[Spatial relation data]

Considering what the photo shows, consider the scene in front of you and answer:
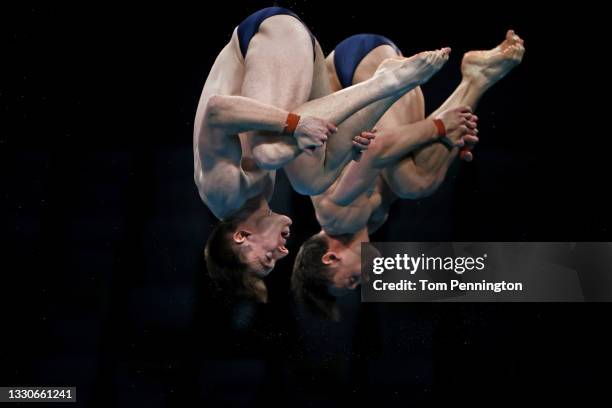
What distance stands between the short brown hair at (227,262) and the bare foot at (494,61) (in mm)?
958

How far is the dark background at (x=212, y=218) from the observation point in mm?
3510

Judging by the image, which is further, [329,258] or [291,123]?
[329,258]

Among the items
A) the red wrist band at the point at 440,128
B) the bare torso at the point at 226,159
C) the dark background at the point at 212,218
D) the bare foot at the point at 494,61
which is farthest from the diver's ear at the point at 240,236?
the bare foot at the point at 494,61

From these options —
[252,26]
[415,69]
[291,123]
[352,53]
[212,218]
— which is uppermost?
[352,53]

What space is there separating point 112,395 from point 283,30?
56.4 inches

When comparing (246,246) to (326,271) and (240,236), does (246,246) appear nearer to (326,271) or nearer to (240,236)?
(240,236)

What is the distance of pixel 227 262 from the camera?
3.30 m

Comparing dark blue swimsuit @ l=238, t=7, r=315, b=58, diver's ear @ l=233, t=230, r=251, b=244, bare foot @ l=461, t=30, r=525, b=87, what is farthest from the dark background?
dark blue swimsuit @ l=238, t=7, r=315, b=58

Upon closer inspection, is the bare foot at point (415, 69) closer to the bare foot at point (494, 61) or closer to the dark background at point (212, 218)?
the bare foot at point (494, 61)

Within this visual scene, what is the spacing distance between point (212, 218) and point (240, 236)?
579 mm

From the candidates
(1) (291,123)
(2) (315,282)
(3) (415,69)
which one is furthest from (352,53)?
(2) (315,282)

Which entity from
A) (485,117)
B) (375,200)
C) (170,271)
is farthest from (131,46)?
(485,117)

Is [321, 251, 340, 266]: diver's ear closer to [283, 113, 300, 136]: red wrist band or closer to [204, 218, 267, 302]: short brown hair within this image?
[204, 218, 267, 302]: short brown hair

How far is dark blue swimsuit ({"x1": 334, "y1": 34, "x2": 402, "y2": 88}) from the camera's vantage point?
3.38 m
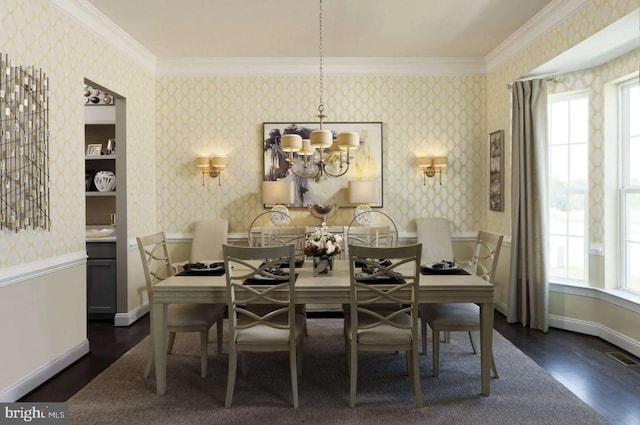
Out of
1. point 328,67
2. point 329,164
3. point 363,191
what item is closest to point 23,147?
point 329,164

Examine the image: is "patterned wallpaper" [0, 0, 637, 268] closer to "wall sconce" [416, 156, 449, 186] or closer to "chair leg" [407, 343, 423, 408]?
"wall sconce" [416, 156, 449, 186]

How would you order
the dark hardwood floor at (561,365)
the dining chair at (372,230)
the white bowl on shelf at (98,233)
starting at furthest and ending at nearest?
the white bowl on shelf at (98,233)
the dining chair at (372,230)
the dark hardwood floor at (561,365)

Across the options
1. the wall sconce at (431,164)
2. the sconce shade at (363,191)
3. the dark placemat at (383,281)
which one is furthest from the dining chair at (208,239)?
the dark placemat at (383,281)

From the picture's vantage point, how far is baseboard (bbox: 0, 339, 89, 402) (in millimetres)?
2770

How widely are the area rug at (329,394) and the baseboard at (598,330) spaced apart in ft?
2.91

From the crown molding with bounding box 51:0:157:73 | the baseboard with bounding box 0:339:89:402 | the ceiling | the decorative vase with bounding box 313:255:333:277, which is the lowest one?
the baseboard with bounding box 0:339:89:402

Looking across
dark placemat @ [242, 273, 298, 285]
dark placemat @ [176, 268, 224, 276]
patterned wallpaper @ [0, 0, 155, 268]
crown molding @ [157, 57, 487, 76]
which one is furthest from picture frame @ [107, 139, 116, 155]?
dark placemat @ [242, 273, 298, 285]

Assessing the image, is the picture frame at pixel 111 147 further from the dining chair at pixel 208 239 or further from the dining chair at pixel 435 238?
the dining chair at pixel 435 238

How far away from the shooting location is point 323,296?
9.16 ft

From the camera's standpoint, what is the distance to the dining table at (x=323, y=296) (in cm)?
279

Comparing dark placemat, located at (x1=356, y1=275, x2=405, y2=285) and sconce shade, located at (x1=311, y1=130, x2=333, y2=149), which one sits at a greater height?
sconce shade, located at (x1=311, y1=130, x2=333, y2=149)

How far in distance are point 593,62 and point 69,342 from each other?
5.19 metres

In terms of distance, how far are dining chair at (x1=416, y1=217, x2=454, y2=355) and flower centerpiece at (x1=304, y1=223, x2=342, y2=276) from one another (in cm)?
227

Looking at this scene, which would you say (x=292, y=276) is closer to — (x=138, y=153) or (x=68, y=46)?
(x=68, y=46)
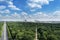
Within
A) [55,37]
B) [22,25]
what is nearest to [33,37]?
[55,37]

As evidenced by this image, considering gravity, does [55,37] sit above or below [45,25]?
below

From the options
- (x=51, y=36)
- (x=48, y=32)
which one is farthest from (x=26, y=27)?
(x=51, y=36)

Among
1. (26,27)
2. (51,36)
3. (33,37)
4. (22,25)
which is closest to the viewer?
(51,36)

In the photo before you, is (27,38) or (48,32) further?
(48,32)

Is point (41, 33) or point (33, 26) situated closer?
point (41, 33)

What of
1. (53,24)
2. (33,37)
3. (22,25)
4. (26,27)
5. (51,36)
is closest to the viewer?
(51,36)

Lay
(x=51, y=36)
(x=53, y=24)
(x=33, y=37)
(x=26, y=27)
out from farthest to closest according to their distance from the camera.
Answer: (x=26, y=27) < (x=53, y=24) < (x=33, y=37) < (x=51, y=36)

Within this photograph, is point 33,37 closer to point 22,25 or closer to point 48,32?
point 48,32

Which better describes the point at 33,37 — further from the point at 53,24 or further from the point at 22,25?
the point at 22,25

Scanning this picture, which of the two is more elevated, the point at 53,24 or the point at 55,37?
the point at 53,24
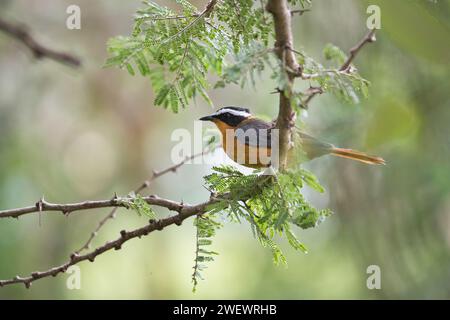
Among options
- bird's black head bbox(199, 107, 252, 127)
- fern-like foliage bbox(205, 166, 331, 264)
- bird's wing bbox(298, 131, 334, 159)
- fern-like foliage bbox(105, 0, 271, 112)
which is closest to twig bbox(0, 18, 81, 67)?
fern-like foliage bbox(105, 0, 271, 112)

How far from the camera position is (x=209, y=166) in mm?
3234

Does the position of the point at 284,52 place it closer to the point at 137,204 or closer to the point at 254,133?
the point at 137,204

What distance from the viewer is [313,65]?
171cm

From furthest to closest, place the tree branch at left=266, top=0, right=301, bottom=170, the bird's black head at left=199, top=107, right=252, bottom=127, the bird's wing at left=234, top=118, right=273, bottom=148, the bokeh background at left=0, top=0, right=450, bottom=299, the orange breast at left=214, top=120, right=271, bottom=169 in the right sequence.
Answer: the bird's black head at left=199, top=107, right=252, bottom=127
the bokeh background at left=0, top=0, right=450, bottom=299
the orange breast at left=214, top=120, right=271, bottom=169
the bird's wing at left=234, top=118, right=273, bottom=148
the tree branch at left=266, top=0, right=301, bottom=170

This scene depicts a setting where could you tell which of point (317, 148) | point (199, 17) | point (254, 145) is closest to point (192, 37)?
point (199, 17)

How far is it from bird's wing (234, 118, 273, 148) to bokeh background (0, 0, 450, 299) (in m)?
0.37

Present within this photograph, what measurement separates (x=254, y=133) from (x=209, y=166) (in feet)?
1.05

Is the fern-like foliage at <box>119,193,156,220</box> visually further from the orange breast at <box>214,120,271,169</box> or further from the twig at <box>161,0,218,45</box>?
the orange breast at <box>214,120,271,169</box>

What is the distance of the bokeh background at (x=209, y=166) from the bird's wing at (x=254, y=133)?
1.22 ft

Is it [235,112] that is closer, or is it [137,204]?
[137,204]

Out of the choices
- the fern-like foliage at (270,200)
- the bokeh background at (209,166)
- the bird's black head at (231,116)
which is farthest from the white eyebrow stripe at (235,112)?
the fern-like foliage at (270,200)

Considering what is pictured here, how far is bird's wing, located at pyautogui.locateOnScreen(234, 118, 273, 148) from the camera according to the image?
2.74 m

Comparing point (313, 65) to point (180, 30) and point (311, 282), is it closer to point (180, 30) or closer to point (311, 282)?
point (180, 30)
...
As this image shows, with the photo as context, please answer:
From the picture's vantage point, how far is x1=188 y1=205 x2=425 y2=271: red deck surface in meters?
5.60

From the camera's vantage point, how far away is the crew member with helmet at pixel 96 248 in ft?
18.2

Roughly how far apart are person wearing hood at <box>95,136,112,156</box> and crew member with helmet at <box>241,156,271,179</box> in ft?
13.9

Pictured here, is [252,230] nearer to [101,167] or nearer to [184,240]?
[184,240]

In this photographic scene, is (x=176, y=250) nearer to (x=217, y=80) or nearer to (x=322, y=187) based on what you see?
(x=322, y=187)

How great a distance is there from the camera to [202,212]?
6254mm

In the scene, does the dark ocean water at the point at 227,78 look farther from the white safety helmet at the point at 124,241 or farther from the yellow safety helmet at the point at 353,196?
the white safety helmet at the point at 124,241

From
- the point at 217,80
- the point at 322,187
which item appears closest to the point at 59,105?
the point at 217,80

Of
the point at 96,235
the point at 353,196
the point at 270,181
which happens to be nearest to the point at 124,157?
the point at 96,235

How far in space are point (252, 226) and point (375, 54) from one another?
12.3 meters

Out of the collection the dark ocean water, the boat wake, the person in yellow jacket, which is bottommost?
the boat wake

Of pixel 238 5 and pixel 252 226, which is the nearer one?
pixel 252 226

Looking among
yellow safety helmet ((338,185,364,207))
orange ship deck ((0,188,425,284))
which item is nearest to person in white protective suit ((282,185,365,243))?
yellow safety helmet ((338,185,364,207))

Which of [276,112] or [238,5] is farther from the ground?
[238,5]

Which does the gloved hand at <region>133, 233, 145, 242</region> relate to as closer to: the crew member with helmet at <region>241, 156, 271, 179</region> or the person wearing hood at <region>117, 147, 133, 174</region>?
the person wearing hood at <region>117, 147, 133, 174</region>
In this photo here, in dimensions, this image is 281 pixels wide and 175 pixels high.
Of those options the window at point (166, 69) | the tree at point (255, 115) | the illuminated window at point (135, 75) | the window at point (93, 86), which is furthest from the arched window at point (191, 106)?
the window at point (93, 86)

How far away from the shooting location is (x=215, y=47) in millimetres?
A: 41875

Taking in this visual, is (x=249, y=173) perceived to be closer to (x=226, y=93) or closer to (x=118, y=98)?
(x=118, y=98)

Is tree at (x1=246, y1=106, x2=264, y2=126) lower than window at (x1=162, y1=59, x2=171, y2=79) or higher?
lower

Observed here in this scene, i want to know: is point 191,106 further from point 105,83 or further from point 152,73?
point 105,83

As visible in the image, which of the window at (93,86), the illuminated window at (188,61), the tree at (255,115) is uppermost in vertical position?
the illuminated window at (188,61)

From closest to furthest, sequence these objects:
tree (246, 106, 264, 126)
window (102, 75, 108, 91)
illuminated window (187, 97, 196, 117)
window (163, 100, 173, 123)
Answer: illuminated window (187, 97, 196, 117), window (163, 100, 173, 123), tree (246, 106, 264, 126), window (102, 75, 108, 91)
...
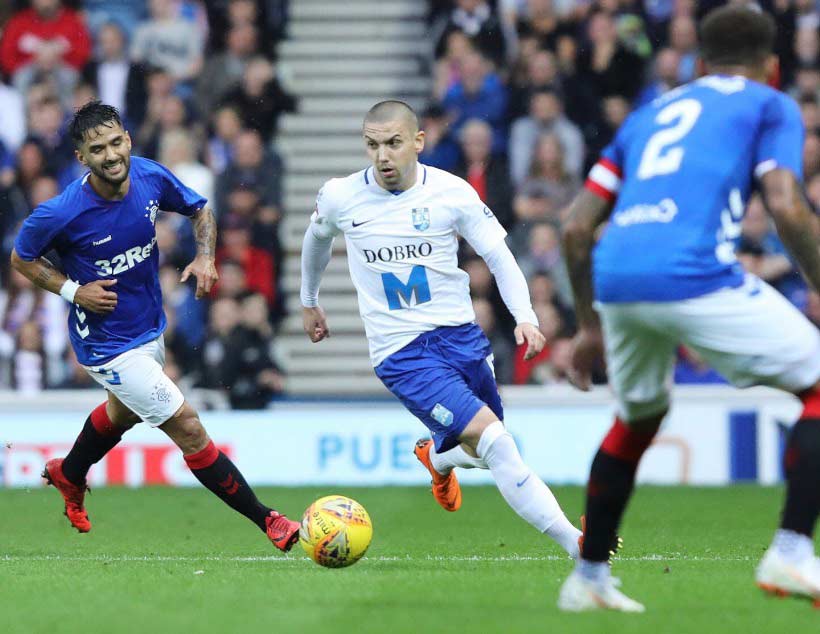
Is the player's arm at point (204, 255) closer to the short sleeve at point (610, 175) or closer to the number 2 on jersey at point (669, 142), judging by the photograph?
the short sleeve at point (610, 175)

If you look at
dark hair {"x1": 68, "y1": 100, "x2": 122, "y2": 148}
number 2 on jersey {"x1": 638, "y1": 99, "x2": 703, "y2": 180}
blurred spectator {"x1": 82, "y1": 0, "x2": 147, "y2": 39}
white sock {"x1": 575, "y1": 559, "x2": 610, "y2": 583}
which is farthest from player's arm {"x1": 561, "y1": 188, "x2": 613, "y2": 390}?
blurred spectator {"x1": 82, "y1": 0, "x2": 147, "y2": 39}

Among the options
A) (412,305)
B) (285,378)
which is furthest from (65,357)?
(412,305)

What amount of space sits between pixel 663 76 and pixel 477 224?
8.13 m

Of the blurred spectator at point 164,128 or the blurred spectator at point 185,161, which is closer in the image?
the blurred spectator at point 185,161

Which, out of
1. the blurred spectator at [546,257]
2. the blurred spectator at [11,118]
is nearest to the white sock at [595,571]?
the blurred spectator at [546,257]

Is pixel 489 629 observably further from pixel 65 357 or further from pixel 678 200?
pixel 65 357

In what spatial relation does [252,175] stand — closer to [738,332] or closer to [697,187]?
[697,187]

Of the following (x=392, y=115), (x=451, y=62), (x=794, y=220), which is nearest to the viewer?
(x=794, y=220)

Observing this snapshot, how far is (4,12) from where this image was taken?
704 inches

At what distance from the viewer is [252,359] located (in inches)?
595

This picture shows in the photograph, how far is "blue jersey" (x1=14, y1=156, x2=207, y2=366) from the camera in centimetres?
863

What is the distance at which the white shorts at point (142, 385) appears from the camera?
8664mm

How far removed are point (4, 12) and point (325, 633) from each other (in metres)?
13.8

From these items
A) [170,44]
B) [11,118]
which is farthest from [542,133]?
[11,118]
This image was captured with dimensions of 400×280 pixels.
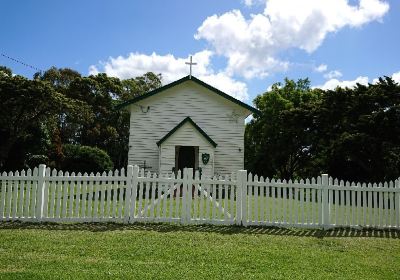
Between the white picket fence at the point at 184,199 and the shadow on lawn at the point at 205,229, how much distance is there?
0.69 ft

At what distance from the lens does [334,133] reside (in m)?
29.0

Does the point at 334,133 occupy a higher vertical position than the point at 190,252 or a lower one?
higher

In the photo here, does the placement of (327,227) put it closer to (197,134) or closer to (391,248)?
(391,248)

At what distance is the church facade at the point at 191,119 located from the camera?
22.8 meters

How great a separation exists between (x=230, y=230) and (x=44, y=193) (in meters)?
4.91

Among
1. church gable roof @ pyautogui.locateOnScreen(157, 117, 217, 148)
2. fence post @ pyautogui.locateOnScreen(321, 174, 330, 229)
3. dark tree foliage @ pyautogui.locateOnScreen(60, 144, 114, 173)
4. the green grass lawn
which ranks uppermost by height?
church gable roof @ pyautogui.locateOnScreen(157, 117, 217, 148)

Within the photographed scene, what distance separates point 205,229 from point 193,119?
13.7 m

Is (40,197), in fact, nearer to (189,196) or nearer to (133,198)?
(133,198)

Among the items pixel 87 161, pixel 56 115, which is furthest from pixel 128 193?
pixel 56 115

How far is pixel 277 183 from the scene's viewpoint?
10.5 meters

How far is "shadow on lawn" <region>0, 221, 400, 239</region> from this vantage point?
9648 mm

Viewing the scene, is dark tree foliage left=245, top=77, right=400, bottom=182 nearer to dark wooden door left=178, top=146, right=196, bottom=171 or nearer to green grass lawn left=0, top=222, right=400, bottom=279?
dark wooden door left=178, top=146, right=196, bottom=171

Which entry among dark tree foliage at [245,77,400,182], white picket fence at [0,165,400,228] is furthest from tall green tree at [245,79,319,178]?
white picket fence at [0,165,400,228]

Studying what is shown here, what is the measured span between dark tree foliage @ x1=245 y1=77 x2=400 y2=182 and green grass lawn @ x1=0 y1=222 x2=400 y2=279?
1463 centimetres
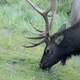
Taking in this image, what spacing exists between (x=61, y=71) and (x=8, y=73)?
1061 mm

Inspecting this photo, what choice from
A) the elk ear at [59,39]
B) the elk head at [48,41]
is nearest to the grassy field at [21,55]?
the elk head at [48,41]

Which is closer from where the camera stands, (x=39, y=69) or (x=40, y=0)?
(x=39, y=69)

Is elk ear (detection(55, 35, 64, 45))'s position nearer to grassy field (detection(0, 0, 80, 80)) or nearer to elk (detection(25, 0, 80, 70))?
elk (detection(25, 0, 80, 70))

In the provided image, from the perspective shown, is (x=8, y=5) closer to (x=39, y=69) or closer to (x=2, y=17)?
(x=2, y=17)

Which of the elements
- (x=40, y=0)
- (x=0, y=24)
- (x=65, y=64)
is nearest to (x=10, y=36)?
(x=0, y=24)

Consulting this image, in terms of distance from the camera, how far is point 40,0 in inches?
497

Exercise prompt -
Find every line in the material above that contains the word "separates", and copy each of those lines.

Solved problem -
Present within this photograph, what measurement separates (x=254, y=133) from (x=209, y=166) (in feet)?
Within the photographed scene, what distance separates point 205,229 from point 193,119?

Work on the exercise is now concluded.